(Don’t) Say Cheese

Photographic technology is creating a minefield for educators who need to strike a balance between keeping parents in the loop through individual images of a child’s activities, and getting on with the job of teaching.

As independent schools, we are conditioned into thinking that we need to constantly give more and add more. Yet, it is widely established in the education sector that teachers are overworked, overwhelmed and over-implementing.

Teachers feel pressurised to be responsive and keep parents in the loop in real-time. One such example, is teachers documenting and sharing daily classroom activities with parents.

Gone are the days of “How was your day, Johnny?” Every parent is sent photos of their child’s activities, such as presenting an oral or making a telescope. This behaviour reinforces Fairfield University Psychology Professor Linda Henkel’s idea that we are taking photographs to communicate, rather than to remember.

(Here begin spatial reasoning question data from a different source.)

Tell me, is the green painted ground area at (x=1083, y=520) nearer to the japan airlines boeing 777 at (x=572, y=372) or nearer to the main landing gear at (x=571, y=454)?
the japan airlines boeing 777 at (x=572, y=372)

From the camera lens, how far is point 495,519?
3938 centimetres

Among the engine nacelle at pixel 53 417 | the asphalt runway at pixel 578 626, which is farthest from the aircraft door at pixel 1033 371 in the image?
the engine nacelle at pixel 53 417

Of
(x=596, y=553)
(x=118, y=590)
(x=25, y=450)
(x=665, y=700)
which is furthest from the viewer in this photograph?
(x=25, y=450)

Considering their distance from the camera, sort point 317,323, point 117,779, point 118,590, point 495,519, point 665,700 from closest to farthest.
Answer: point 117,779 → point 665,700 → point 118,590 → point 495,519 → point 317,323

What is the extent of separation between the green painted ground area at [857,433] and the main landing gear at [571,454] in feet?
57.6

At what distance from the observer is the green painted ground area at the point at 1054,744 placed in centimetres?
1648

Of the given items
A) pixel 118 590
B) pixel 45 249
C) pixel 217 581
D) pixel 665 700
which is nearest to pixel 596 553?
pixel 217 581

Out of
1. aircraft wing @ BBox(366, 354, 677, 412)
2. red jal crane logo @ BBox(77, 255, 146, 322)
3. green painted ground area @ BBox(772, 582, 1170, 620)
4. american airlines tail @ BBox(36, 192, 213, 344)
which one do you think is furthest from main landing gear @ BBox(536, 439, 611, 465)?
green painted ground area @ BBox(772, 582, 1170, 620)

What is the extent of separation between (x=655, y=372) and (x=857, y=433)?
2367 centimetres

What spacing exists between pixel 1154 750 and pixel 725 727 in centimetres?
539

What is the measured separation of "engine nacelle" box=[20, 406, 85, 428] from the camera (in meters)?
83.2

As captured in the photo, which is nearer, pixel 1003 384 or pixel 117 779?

We need to ask whether the rise of technology has been all good? In the past we were considerate and selective of the photos we took. We had to send them off to be developed and wait to find out how the photographs turned out.

As a result, children felt special when their photograph was included in the annual school magazine. Nowadays, every child must feature. This not only diminishes the value but opens a door for conflict – there are parents who count how often their child appears and compares these instances with those of other children.

What’s more we’re raising children to identify the cellphone as a cue to smile – thus eliminating spontaneous action photos. The act of taking photos in the classroom has become a habit.

In a LinkedIn article, Christopher Conley, a Primary Years Programme (PYP) Coordinator for an Early Years School, points out that we need to consider the situation from the pupils’ point of view, namely that they might feel the need to perform when a camera is pointed at them. “This object in my hand is more important than you, can often be the subconscious message you send,” Conley says.

According to Henkel, we are suffering from the ‘photo-taking impairment effect’. This means that, by treating the camera as an external memory device, we are impairing our short-term memory and are not adequately processing information – rather relying on photographs to trigger our memories at a later stage.

“Recognising when to take a photo and when to just observe,” says Conley, is something that needs to be considered, if you use a camera frequently in the classroom. He adds that the value of photographs could be diminished by taking too many photos.

There are also concerns and legalities around consent. Parents might consent to photographs being used internally (i.e. Class Dojo, newsletter). However, this is often misunderstood. Images can easily be screenshot/ saved and then shared on platforms such as Whatsapp, and newsletters can be forwarded.

In other words, what is meant to be shared in a safe space, immediately becomes public property – even if it is just shared with ‘Grandma Sue’. These instances usually occur with the best intentions, but innocent acts can quickly go awry.

This was illustrated in the 2019 case of a teacher being suspended for sharing a photograph that showed African pupils separated from the White pupils, which was taken out of context. At least if marketers make this ‘mistake’, they are equipped with the experience and knowledge to ‘save face’ and can enact the school’s crisis management plan quickly.

School marketers are dealing with the wrath of the rise of photography and the red tape associated with it. Some parents do not sign photo permission waivers, which forces marketers to exclude pupils from photographs, blur faces, or, even worse, cover their face with an emoji.

Some parents are satisfied with their children being portrayed on social media, as long as their name is not used, orthey can appear in a group photo, but not close-ups.

Marketers want to showcase the school in all its glory – its achievements, but also its authentic, spontaneous moments. This is made difficult when you need to do some complex editing or angle your camera to exclude a certain child. Added to this are other POPIA restrictions involving photo storage on personal devices.

In addition, with parents being flooded by information – they are less inclined to read the weekly newsletter, as they feel they already know what’s going on in their child’s class. However, newsletters function as more than a recap of the week, with important dates to remember – they also show what the rest of the school is up to, to keep parents/children informed and excited for a future Grade.

Marketers are constantly operating in a minefield. Let the teachers do their job. Let them focus on their child. Author and education consultant Peter De Witt postulates the idea to “de-implement” whereby teachers need to “unplug some of what they do in their classrooms or schools in an effort to find the elusive extra time we are looking for, and move from just doing things to having more impact”.

Schools should have a photography policy in place, not only for guidelines on taking good photographs, but also to establish the school’s objectives when taking photographs.

Live in the moment. Experience the moment. Let’s not live a life that is over-documented and underexperienced.